As Beast might say, Oh, my stars and garters, Bryan Singer may have actually pulled this thing off.  We’ll get to judge for ourselves when Days of Future Past bows worldwide on 5/23/14 domestic release.

Sources: Variety, THR, The Wrap, CinemaBlend, Digital Spy, ComingSoon, RottenTomatoes 


  1. I’m just glad it doesn’t suck! Sigh, I have such low expectations for Fox’s X-Men films.

    1. Totally understand. I get exposed to spoilers so you don’t have to 🙂 Of the reviews I quoted in the article, the one from CinemaBlend is probably the least spoiler-y, giving away not much more than the trailers have. However, so far the same thing that happened with Amazing Spider-Man 2 is happening with Days of Future Past – all the critics are saying basically the same things, pinpointing the exact same strengths and weaknesses with only minor variations, such as not everyone agreeing about the quality of Jennifer Lawrence’s performance. The difference is they seem to really like Days of Future Past whereas ASM 2 was getting mostly lukewarm to altogether negative press.

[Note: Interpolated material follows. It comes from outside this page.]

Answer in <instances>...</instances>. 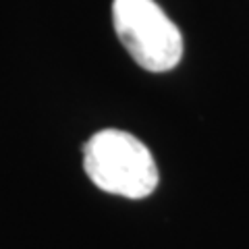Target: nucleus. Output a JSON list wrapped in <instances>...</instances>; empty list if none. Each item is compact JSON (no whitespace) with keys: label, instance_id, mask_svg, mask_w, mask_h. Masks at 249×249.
Masks as SVG:
<instances>
[{"label":"nucleus","instance_id":"nucleus-1","mask_svg":"<svg viewBox=\"0 0 249 249\" xmlns=\"http://www.w3.org/2000/svg\"><path fill=\"white\" fill-rule=\"evenodd\" d=\"M83 168L91 183L106 193L143 199L158 187V166L152 152L135 135L104 129L83 147Z\"/></svg>","mask_w":249,"mask_h":249},{"label":"nucleus","instance_id":"nucleus-2","mask_svg":"<svg viewBox=\"0 0 249 249\" xmlns=\"http://www.w3.org/2000/svg\"><path fill=\"white\" fill-rule=\"evenodd\" d=\"M112 23L124 50L142 69L164 73L183 58V34L156 0H112Z\"/></svg>","mask_w":249,"mask_h":249}]
</instances>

      I am suddenly forgetting all my hand-wringing about this movie, and frequent discussions about the financial health of the X-Men franchise and flashing back to the moment last summer when Magneto and Charles Xavier showed up out of nowhere in the final scene of Wolverine. I left that theater optimistic about Days of Future Past, and ever since then that somehow morphed into me simply hoping the film wouldn’t suck. Well, the critics say it doesn’t suck. Yay!

      1. I for one grew up with the story (even had the kids-book adaptation of it), so I really hope it doesn’t suck.

        I was actually hoping Days of Future Past would lead directly out of X-Men: The Last Stand. That film should have ended with Bishop showing up and saying “what just happened?” I was half expecting that as I sat in the theaters watching it. Instead we got that weird Xavier rebirth scene.

        Time to reclaim the franchise.

      2. “Time to reclaim the franchise”

        Agreed. If I recall correctly, X-Men: The Animated Series did its own version of Days of Future Past. So, that’s always been my reference point since that was my first exposure to it. However, this movie is apparently only very loosely adapted (more inspired by) the original story. Either way, it is shaping up to at least be a very fun to go out and see with a big crowd opening weekend (and then involuntarily marathon the earlier -good- X-Men movies afterward).